DIRECTION:
Copy each line of the listing below word for word, keeping all of its punctuation and numbers.

━━ MATERIAL PROVIDED ━━

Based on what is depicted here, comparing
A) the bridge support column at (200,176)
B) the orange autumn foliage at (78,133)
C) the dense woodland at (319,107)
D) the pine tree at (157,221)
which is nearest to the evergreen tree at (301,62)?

━━━

RESULT:
Based on what is depicted here, comparing
A) the bridge support column at (200,176)
B) the orange autumn foliage at (78,133)
C) the dense woodland at (319,107)
D) the pine tree at (157,221)
which is nearest to the evergreen tree at (301,62)?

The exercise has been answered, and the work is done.